I landed in a town in Western Sumatra called Padang a few days after an earthquake hit. 7 or 8 on the Moment Magnitude scale.
Just as in finance there are various ways of measuring quakes. The Richter scale measures ground motion whereas the more modern Moment Magnitude scale measures energy released.
In any case my favourite measure of earthquake size is the number of deaths.
For example a 7 magnitude quake may mean 1 death in Canterbury, New Zealand (heart attack, not necessarily directly related) but >1,000 in West Sumatra and 1,200 seriously injured.
When I landed, I met up with my local pal from a nearby town and we set about finding a hotel. The rather morbid joke we had going at the time was that if a hotel didn't answer it the phone had succumbed to the quake and we rang up the next one.
I admit - the blackest of humour.
The largest hotel in town which I originally planned to stay in was a pile of rubble along with many other large buildings with questionable planning permission.
Part of the problem we have in finance is that financial engineering doesn't kill anybody. We have the questionable planning permission without the rubble.
Perhaps then we would take far more care in building financial edifices.
Imagine if momentum strategy funds could kill investors?
Actually cause a fatality or three! Perhaps there would be fewer momentum funds leaching their client's fees (oh! and fewer momentum evangelists beating me up!).
============
## WRITTEN INSTRUCTION 1:
For the post about the Padang earthquake, decide whether each statement agrees with it, answering yes or no and quoting the deciding words: (a) The Richter scale measures energy released. (b) The writer's favorite measure of earthquake size is the number of deaths. (c) The writer stayed in the largest hotel in town.
## WRITTEN INSTRUCTION 2:
Rewrite the stretch of the post about the Padang earthquake from "When I landed, I" through "questionable planning permission.", switching "pile of rubble" to "heap of debris".

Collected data
============
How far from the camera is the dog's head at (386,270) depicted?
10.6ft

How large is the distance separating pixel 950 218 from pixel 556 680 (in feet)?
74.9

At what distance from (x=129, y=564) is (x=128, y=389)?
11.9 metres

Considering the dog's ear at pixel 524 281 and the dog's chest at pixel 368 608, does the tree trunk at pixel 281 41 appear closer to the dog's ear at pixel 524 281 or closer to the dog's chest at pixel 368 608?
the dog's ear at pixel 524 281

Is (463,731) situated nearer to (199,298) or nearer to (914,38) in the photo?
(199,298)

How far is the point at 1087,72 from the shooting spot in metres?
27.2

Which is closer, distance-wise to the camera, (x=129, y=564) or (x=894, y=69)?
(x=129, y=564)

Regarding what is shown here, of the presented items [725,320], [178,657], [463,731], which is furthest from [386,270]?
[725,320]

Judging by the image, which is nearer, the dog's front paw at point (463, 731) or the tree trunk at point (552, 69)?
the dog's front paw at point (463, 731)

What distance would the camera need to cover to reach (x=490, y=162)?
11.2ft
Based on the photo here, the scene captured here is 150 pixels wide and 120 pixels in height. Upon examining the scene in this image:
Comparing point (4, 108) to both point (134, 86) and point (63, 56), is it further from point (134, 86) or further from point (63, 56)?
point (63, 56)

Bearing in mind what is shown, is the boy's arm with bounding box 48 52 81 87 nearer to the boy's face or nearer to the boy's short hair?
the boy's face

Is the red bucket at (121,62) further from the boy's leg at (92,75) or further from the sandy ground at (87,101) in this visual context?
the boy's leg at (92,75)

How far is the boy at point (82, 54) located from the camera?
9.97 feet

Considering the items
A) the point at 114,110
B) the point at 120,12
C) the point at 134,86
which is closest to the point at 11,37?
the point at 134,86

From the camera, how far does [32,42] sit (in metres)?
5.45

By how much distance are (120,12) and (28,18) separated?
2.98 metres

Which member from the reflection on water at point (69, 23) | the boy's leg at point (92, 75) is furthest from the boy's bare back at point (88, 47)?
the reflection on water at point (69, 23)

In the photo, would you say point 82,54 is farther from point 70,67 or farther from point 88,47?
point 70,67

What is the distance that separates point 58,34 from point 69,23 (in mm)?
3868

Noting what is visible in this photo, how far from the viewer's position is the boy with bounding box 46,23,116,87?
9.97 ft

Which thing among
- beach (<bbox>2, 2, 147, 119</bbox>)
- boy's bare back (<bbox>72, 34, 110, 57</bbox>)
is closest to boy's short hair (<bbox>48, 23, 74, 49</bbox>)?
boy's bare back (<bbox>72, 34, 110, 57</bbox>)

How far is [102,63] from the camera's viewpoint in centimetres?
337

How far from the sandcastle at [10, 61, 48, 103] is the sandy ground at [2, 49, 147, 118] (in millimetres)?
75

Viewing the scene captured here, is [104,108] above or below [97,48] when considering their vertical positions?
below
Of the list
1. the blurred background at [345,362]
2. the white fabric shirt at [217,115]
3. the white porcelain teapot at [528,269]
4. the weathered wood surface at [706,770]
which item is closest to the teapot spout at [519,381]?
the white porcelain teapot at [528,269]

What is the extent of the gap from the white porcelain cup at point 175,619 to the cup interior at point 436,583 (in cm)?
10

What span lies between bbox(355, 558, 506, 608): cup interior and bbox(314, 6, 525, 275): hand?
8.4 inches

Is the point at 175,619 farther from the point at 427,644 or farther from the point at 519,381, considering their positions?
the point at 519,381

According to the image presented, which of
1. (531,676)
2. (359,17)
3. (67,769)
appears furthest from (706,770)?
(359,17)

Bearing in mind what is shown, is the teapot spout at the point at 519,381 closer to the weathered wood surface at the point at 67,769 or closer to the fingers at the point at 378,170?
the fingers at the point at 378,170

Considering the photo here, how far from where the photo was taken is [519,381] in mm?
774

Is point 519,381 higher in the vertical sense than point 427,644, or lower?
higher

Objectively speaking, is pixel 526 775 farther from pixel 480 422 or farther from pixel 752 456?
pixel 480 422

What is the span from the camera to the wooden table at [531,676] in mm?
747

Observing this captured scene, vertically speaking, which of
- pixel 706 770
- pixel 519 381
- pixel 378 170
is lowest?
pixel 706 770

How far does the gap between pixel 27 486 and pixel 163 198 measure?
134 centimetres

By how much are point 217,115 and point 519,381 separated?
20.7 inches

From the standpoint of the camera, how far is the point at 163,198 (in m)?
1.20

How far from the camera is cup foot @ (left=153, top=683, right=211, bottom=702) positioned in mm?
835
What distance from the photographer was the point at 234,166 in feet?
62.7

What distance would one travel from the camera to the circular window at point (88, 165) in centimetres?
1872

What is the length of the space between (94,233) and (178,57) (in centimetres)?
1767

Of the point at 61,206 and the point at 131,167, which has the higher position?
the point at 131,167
============
## EXPECTED OUTPUT 1:
(a) No: "The Richter scale measures ground motion whereas the more modern Moment Magnitude scale measures energy released."
(b) Yes: "In any case my favourite measure of earthquake size is the number of deaths."
(c) No: "The largest hotel in town which I originally planned to stay in was a pile of rubble"

## EXPECTED OUTPUT 2:
When I landed, I met up with my local pal from a nearby town and we set about finding a hotel. The rather morbid joke we had going at the time was that if a hotel didn't answer it the phone had succumbed to the quake and we rang up the next one.
I admit - the blackest of humour.
The largest hotel in town which I originally planned to stay in was a heap of debris along with many other large buildings with questionable planning permission.